Solving Differential Equation Using Reduction of Order

[giodude]

Hello,
I'm working on the following differential equation:In problem 23 through 30 use the method of reduction of order to find a second solution of the given differential equation.
27. xy'' - y' + 4*x^3*y = 0, x > 0; y_1(x) = sin(x^2)
I begin my solution by writing out the known equations of y, y', y'' in terms of v and y_1. I also differentiate y_1 to find y_1', y_1'':
Let v denote v(x):
y = v*y_1
y' = v'*y_1 + v*y_1'
y'' = v''*y_1 + 2v'y_1' + v*y_1''

y_1 = sin(x^2) (given)
y_1' = 2*x*cos(x^2)
y_1'' = 2*cos(x^2) - 4*x^2*sin(x^2)

Next, I plug y, y', and y'' into the original differential:
x*(v''*y_1 + 2*v'*y_1' + v*y_1'') - v'*y_1 - v*y_1' + 4*x^3*v*y_1 = 0
x*v''*y_1 + (2*x*y_1' - y_1)*v' + (xy'' - y' + 4*x^3*y)v = 0 (the coefficient of v is our original differential so we may set that to 0)
x*v''*y_1 + (2*x*y_1' - y_1)*v' = 0
v'' + (2*x*y_1' - y_1) / (x*y_1)*v' = 0

Now we need to solve this first order differential equation (I use integration factors to solve):
d[mu]/dx = (2*x^2*cos(x^2)/xsin(x^2) - sin(x^2)/(x*sin(x^2))) * mu
d[mu]/dx = (2*x*cot(x^2) - 1/x)*mu
(1/mu)*d[mu]/dx = 2*x*cot(x^2) - 1/x

Differentiating both sides:
ln(mu) = -ln(sin(x^2)) - ln(x)

Exponentiating both sides:
mu = 1/(x*sin(x^2))

Plugging the integrating factor back in we get:
d[(1/(x*sin(x^2))) * v']/dx = 0
1/(x*sin(x^2)) * v' = C_1
v' = C_1*x*sin(x^2)

Integrating v':
v = -C_1*(1/2)*cos(x^2) + C_2

We can collapse -C_1*(1/2) into a C_1 to represent that entire constant term.
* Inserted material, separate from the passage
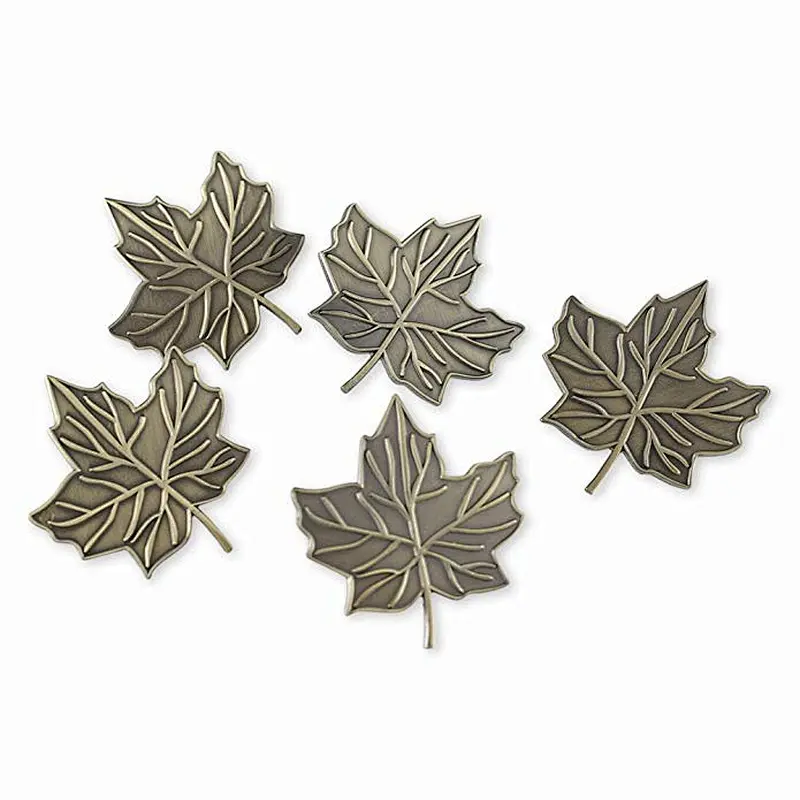 factory direct sale personalized custom metal maple leaf lapel pin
Solving for y by computing v*y_1:
y = C_1*cos(x^2)*sin(x^2) + C_2*sin(x^2)

The answer in the textbook I'm using says that y_2 = cos(x^2), however this indicates a solution of y_2 = cos(x^2)*sin(x^2). Is this an interpretation problem such that this answer does in fact suggest y_2 = cos(x^2) or did I go wrong somewhere within my process of solving?

Thank you!

 

[pasmith]

I don't agree with your result for [itex]v[/itex].

Your equation for [itex]v'[/itex] can be reduced to [tex]
\begin{split}
0 &= xy_1v'' + (2xy_1' - y_1)v' \\
&= \frac{x^2}{y_1} \left( \frac{y_1^2}x v'' + \left( \frac{2y_1y_1'}{x} - \frac{y_1^2}{x^2}\right)v'\right) \\
&= \frac{x^2}{y_1} \frac{d}{dx}\left( \frac{y_1^2 v'}{x}\right) \end{split}[/tex] from which it follows that [tex]v' = \frac{Cx}{y_1^2} = \frac{Cx}{\sin^2(x^2)}.[/tex] Comparing this to your working suggests that something has gone wrong in your application of the integrating factor method, so I would suggest you try that again.

My equation for [itex]v'[/itex] can be integrated by substitution, leading to the book's answer.

 

[giodude]

Differentiating both sides:
ln(mu) = -ln(sin(x^2)) - ln(x)

Oh, found my two mistakes:
(1) I dropped the two when integrating 2*x*cot(x^2).
(2) I added a negative (mixed up with tan(x^2)) when integrating cot(x^2).

Fixing these two leads to the proper answer. Thank you!